Meet This Year’s Arts & Crafts Research Fund Recipients

We’re pleased to introduce you to three incredibly dedicated scholars who will be putting in long hours in the coming months researching some exciting new topics in the world of Arts & Crafts. The thing they all have in common? They’re splitting over $7,000 awarded by the Arts & Crafts Research Fund to aid in their research costs!

The Arts & Crafts Research Fund was established in 2004 by Bruce Johnson, director of the National Arts & Crafts Conference, with the goal of providing financial assistance to researchers and writers involved in the Arts & Crafts movement. Each year the ACRF sponsors a Silent Auction at the National Arts & Crafts Conference in Asheville, North Carolina to raise money, which is distributed at no specific time during the following year. So then, without further ado, we proudly present the 2014 Arts & Crafts Research Fund Recipients!

Peter Goss, professor emeritus of architectural history at the College of Architecture and Planning, University of Utah, is presently engaged in researching and writing a book length manuscript on architect Taylor Woolley, who grew up in Salt Lack City. In 1908 Woolley gained employment in the Oak Park Studio of Frank Lloyd Wright. At that time, Wright was a rising start in what was then called “the new architecture of the Midwest.” However, in 1909 Wright sold his practice, left Oak Park with his lover Mamah Cheney and ended up in Berlin.

Shortly thereafter, Wright signed a contract with German publisher Ernst Wasmuth to produce a portfolio of his Prairie Style work from the 1890s to 1909. To accomplish this he invited his son, Lloyd, and Wooley to join him in Italy to work on the drawings. Goss’ work will attempt to trace Woolley’s interaction with Wright, which, until now, has not been tapped into, and Woolley’s role in other notable Chicago architecture offices before returning to his hometown of Salt Lake City where he then successfully practiced architecture for three more decades.

The second recipient is Bo Sullivan, designer, architectural historian and owner of Arcalus Period Design and Bolling & Company, the country’s leading source for original, museum-quality American wallpapers printed between 1880 and 1915. Appropriately enough, Sullivan’s research is centered on the work of M.H. Birge & Sons, an American art wallpaper company active in the early 20th century in Buffalo, New York.

Sullivan aims to document and share the story behind an industry-leading American company that produced some of the most important and influential Arts & Crafts wallpapers in the country during the first two decades of the early 20th century — a company that few enthusiasts and collectors are even aware of. The story of M.H. Birge & Sons has never been told and will open the eyes of Arts & Crafts lovers and collectors with a new view into the movement in America that will broaden and deepen appreciation.

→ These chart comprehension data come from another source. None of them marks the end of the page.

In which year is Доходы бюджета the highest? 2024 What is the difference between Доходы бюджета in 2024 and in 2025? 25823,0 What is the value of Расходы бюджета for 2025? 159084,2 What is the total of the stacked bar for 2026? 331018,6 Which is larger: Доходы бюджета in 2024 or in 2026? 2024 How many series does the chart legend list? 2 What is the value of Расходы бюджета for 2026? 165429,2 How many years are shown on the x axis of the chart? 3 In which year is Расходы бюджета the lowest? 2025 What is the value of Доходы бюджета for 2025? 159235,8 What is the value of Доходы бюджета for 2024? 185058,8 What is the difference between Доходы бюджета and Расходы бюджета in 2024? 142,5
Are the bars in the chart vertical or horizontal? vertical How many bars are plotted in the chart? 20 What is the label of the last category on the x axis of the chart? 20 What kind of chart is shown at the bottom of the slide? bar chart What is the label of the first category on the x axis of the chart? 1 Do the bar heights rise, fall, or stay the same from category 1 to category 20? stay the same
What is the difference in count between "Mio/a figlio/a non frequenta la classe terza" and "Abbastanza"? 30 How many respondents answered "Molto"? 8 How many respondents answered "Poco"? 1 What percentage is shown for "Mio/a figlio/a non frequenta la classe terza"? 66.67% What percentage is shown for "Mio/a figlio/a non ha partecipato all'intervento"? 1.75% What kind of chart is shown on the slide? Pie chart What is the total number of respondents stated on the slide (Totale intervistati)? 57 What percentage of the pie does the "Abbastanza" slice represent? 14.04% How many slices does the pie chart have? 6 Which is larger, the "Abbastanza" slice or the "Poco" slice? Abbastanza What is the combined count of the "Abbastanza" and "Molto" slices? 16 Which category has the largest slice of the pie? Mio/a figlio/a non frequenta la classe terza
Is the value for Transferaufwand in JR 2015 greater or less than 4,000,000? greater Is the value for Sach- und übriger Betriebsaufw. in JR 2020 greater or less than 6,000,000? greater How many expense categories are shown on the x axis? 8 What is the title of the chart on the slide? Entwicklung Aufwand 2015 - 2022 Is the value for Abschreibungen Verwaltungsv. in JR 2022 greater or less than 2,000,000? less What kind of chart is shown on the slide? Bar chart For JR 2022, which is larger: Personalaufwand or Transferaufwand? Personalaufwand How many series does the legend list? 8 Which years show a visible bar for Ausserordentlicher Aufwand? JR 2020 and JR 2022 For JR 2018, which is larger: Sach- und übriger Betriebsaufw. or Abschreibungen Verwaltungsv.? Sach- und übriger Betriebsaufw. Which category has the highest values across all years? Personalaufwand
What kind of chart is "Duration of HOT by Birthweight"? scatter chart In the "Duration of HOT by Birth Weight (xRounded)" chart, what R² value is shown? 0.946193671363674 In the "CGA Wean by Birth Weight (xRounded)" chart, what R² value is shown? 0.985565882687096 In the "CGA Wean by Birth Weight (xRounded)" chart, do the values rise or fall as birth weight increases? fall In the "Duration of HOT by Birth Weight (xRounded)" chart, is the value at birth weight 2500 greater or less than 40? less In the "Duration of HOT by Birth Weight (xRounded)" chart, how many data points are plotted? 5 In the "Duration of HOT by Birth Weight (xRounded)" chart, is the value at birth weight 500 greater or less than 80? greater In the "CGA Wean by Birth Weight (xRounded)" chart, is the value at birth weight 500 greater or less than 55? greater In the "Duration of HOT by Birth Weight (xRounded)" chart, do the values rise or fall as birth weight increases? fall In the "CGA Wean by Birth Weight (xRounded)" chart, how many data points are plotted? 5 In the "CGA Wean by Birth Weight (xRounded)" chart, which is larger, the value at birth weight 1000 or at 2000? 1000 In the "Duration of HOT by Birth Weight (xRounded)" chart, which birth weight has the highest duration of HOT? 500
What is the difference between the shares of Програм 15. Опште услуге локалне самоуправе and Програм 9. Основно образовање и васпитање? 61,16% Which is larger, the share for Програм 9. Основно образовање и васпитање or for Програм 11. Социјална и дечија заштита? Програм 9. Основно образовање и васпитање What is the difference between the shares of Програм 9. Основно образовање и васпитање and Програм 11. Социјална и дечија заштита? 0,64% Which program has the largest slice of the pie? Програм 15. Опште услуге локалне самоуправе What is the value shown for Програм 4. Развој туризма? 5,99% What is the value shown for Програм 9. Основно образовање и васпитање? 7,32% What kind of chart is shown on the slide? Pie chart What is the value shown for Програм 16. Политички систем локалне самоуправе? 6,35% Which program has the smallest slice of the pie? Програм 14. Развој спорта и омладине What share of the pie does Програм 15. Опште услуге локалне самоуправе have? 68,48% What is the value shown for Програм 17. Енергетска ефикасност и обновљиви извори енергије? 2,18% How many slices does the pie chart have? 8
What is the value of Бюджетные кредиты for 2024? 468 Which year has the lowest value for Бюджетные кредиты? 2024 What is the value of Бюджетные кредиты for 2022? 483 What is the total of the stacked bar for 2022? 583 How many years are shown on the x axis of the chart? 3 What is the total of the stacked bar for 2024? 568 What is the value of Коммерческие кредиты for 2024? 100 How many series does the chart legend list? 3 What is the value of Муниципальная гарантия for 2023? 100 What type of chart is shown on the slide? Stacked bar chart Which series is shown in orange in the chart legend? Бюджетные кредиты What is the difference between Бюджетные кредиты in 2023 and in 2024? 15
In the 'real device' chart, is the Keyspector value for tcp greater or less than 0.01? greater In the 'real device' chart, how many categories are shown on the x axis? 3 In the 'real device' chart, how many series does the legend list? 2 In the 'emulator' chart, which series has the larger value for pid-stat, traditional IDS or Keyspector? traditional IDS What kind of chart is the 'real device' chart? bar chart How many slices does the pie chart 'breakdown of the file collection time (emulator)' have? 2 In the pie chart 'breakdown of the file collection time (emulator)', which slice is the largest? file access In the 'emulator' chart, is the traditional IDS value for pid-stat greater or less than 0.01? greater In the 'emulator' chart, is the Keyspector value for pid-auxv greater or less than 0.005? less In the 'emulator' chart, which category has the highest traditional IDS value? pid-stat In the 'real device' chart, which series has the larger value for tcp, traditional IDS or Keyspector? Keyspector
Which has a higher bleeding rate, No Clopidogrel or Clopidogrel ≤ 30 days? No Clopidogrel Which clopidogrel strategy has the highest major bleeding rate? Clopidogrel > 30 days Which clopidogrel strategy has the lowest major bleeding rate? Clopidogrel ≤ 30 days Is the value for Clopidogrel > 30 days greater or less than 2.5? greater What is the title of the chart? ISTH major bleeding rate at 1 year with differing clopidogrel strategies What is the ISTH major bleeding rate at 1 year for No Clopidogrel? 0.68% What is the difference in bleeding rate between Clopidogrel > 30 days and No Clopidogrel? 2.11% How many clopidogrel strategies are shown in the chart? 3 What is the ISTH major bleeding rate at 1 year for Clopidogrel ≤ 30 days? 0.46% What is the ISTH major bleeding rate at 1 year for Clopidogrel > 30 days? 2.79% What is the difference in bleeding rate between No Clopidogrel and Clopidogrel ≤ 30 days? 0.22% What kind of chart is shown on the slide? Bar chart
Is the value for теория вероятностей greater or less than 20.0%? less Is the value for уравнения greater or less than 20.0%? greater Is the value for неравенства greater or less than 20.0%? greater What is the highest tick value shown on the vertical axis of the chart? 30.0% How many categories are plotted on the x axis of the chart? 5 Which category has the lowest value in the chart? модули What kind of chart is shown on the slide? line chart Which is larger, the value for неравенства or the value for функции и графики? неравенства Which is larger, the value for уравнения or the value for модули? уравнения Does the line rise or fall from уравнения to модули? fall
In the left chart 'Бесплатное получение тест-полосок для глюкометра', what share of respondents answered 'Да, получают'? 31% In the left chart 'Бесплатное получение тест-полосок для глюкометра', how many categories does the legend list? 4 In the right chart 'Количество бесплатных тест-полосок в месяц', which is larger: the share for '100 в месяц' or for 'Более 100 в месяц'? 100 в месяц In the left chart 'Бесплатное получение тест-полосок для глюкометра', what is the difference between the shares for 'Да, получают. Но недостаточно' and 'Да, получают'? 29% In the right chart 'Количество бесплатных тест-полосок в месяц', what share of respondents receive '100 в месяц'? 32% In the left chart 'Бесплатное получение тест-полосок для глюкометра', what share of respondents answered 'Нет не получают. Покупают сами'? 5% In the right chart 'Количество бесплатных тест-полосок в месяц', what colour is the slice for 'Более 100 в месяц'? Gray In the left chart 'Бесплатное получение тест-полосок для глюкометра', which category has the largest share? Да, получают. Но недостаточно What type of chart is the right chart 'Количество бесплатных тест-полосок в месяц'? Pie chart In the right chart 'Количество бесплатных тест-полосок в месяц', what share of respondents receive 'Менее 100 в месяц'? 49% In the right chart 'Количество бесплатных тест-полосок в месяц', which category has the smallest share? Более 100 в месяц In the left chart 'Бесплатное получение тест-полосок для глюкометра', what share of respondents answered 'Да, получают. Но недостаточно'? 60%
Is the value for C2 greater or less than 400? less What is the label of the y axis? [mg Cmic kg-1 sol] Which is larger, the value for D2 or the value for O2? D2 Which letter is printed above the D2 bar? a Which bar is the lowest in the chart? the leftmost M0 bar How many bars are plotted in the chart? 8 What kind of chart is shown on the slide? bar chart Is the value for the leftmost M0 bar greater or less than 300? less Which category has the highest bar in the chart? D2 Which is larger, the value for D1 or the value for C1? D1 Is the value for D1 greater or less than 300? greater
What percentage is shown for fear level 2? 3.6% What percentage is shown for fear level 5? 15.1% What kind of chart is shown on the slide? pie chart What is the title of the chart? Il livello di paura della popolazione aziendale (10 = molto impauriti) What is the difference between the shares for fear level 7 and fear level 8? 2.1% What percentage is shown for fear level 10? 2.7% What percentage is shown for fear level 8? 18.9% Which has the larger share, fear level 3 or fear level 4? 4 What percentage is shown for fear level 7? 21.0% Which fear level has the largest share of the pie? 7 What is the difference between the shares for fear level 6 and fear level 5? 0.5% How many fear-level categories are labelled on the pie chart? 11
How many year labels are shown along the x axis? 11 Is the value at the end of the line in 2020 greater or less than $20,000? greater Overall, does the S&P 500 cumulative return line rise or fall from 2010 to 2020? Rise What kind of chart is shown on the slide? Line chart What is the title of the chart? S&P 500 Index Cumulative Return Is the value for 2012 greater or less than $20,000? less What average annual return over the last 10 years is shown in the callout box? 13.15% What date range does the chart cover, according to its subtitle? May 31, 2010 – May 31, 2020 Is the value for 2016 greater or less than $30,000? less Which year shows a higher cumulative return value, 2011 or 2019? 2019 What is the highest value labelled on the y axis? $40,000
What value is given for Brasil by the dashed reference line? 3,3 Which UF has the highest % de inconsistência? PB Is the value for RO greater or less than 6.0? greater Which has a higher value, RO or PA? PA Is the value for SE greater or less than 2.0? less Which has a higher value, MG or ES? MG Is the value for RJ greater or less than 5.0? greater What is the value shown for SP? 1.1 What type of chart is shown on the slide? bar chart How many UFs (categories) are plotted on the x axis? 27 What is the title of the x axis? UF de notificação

And last — but absolutely not least — Barbara Rhines, author, editor and Arts & Crafts historian, will take a new spin on Craftsman Farms and the local food movement. Rhines’ research hopes to rediscover the farming activities and products of Arts & Crafts communities, such as The Roycrofters and Craftsman Farms and will explore Arts & Crafts writings espousing the virtues of farm life and healthy food. Rhines’ will also discuss the social action taken to assure safe nutrition for growing urban centers in a time when, faced with modernization and urbanization, much Arts & Crafts philosophy glorified agrarian life.

“The struggle between industrialization and a longing for a simple pastoral lifestyle has long been recognized as central to Arts & Crafts thought.” Rhines shares. “But as we have focused on the home furnishings and art produced by the movement, we have perhaps glossed over the actual work that was done to protect rural life and a healthy food supply.” Rhines hopes to tie together the original efforts by Arts & Crafts practitioners with today’s farm-to-table food movement, drawing in a whole new audience to the philosophy and ongoing relevance of the Arts & Crafts Movement.

Those of us involved with the Arts & Crafts Research Fund are very much looking forward to hearing back from this latest round of scholars. Please join us in congratulating them and wishing them well on their journey, wherever their research may take them. Cheers to you, Peter, Bo and Barbara!